= Quoted passage =
━━━━━━━━━━━━━━━━

With Cython you are able to pass objects (eg. numpy arrays) to C/C++, fill it with your data and get it back to your python-code.
Here is a minmal example:
The C-skript: (c_example.c)
#include <stdlib.h>
#include <math.h>
void c_claculate(double *x, int N) {
int i;
for (i = 0; i<N;i++) {
x[i]+=i*i;
}
}
The python-skript: (example.py)
from numpy import *
from example import *
data=zeros(10)
calculate(data)
print data
The .pyx file: (example.pyx)
import cython
import numpy
cimport numpy
# declare the interface to the C code
cdef extern void c_claculate(double *x, int N)
# Cython interface to C function
def calculate(numpy.ndarray[double, ndim=1, mode='c'] x not None):
cdef int N = x.shape[0]
c_claculate(&x[0],N)
return x
and the setup file: (setup.py)
from distutils.core import setup
from distutils.extension import Extension
from Cython.Distutils import build_ext
import numpy
setup(
cmdclass = {'build_ext': build_ext},
ext_modules = [
Extension("example",
sources=["example.pyx", "c_example.c"],
include_dirs=[numpy.get_include()]
)
],
)
Now you can compile the skript by running
python setup.py build_ext -fi
and then execute the python skript.
Cython should be available via pip on your PI.

━━━━━━━━━━━━━━━━

= Goal of the exercise =
Duplicate the Cython example word for word, taking everything from "Now you can" down to "on your PI.".

━━━━━━━━━━━━━━━━

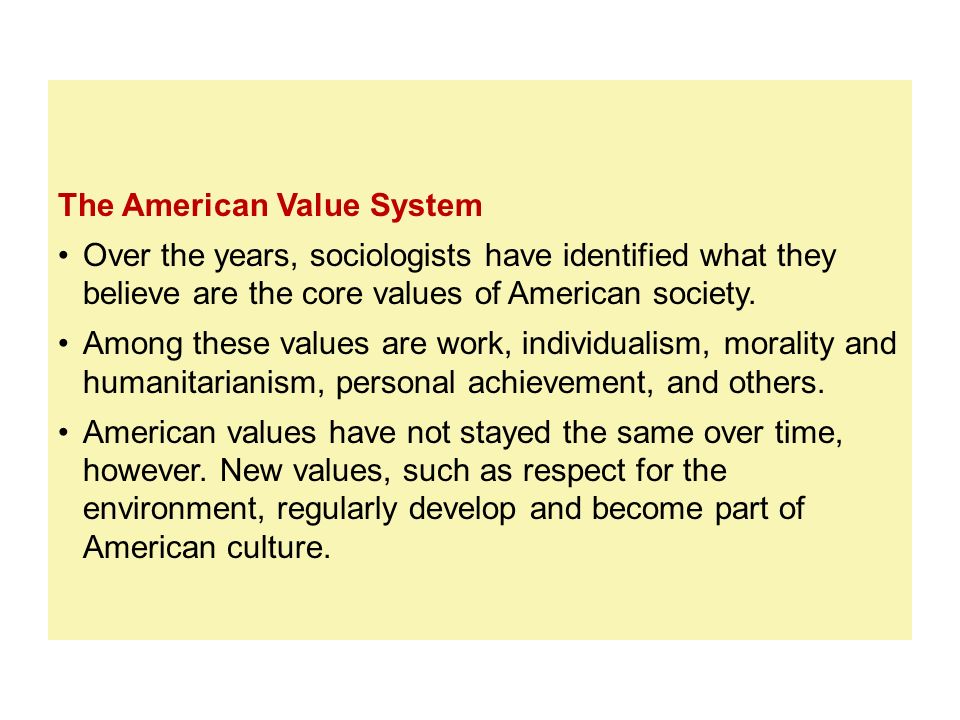 The American Value System

• Over the years, sociologists have identified what they believe are the core values of American society.

• Among these values are work, individualism, morality and humanitarianism, personal achievement, and others.

• American values have not stayed the same over time, however. New values, such as respect for the environment, regularly develop and become part of American culture.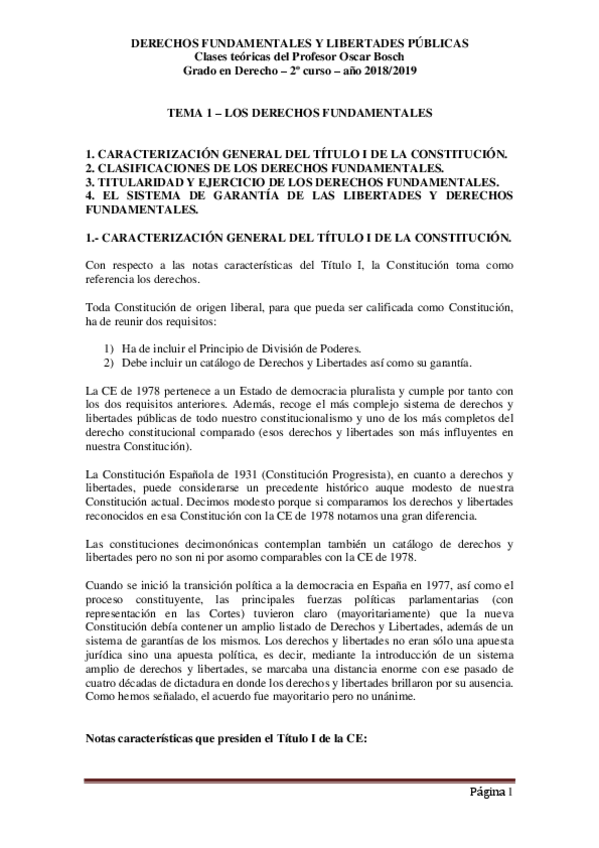 DERECHOS FUNDAMENTALES Y LIBERTADES PÚBLICAS
Clases teóricas del Profesor Oscar Bosch
Grado en Derecho – 2º curso – año 2018/2019

TEMA 1 – LOS DERECHOS FUNDAMENTALES

1. CARACTERIZACIÓN GENERAL DEL TÍTULO I DE LA CONSTITUCIÓN.
2. CLASIFICACIONES DE LOS DERECHOS FUNDAMENTALES.
3. TITULARIDAD Y EJERCICIO DE LOS DERECHOS FUNDAMENTALES.
4. EL SISTEMA DE GARANTÍA DE LAS LIBERTADES Y DERECHOS FUNDAMENTALES.

1.- CARACTERIZACIÓN GENERAL DEL TÍTULO I DE LA CONSTITUCIÓN.

Con respecto a las notas características del Título I, la Constitución toma como referencia los derechos.

Toda Constitución de origen liberal, para que pueda ser calificada como Constitución, ha de reunir dos requisitos:

1) Ha de incluir el Principio de División de Poderes.
2) Debe incluir un catálogo de Derechos y Libertades así como su garantía.

La CE de 1978 pertenece a un Estado de democracia pluralista y cumple por tanto con los dos requisitos anteriores. Además, recoge el más complejo sistema de derechos y libertades públicas de todo nuestro constitucionalismo y uno de los más completos del derecho constitucional comparado (esos derechos y libertades son más influyentes en nuestra Constitución).

La Constitución Española de 1931 (Constitución Progresista), en cuanto a derechos y libertades, puede considerarse un precedente histórico auque modesto de nuestra Constitución actual. Decimos modesto porque si comparamos los derechos y libertades reconocidos en esa Constitución con la CE de 1978 notamos una gran diferencia.

Las constituciones decimonónicas contemplan también un catálogo de derechos y libertades pero no son ni por asomo comparables con la CE de 1978.

Cuando se inició la transición política a la democracia en España en 1977, así como el proceso constituyente, las principales fuerzas políticas parlamentarias (con representación en las Cortes) tuvieron claro (mayoritariamente) que la nueva Constitución debía contener un amplio listado de Derechos y Libertades, además de un sistema de garantías de los mismos. Los derechos y libertades no eran sólo una apuesta jurídica sino una apuesta política, es decir, mediante la introducción de un sistema amplio de derechos y libertades, se marcaba una distancia enorme con ese pasado de cuatro décadas de dictadura en donde los derechos y libertades brillaron por su ausencia. Como hemos señalado, el acuerdo fue mayoritario pero no unánime.

Notas características que presiden el Título I de la CE:

Página 1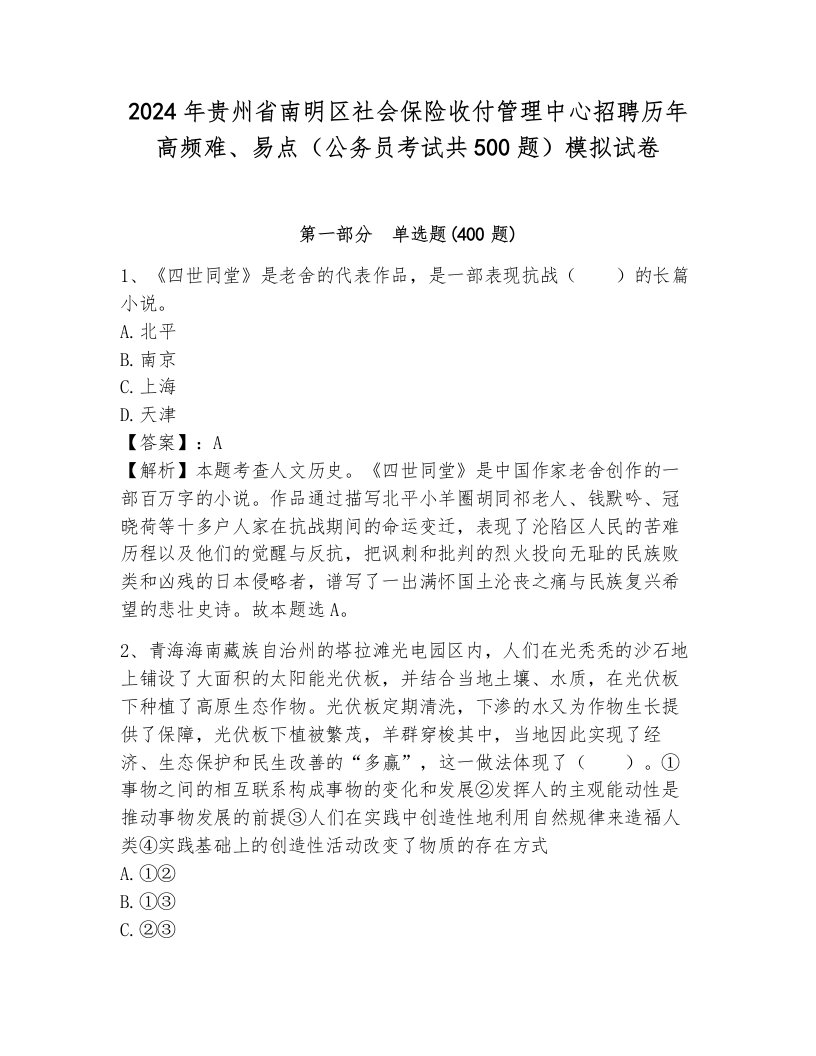 2024年贵州省南明区社会保险收付管理中心招聘历年高频难、易点（公务员考试共500题）模拟试卷

第一部分　单选题(400题)

1、《四世同堂》是老舍的代表作品，是一部表现抗战（　　）的长篇小说。
A.北平
B.南京
C.上海
D.天津
【答案】：A
【解析】本题考查人文历史。《四世同堂》是中国作家老舍创作的一部百万字的小说。作品通过描写北平小羊圈胡同祁老人、钱默吟、冠晓荷等十多户人家在抗战期间的命运变迁，表现了沦陷区人民的苦难历程以及他们的觉醒与反抗，把讽刺和批判的烈火投向无耻的民族败类和凶残的日本侵略者，谱写了一出满怀国土沦丧之痛与民族复兴希望的悲壮史诗。故本题选A。

2、青海海南藏族自治州的塔拉滩光电园区内，人们在光秃秃的沙石地上铺设了大面积的太阳能光伏板，并结合当地土壤、水质，在光伏板下种植了高原生态作物。光伏板定期清洗，下渗的水又为作物生长提供了保障，光伏板下植被繁茂，羊群穿梭其中，当地因此实现了经济、生态保护和民生改善的“多赢”，这一做法体现了（　　）。①事物之间的相互联系构成事物的变化和发展②发挥人的主观能动性是推动事物发展的前提③人们在实践中创造性地利用自然规律来造福人类④实践基础上的创造性活动改变了物质的存在方式
A.①②
B.①③
C.②③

━━━━━━━━━━━━━━━━

= Your solution =
Now you can compile the skript by running
python setup.py build_ext -fi
and then execute the python skript.
Cython should be available via pip on your PI.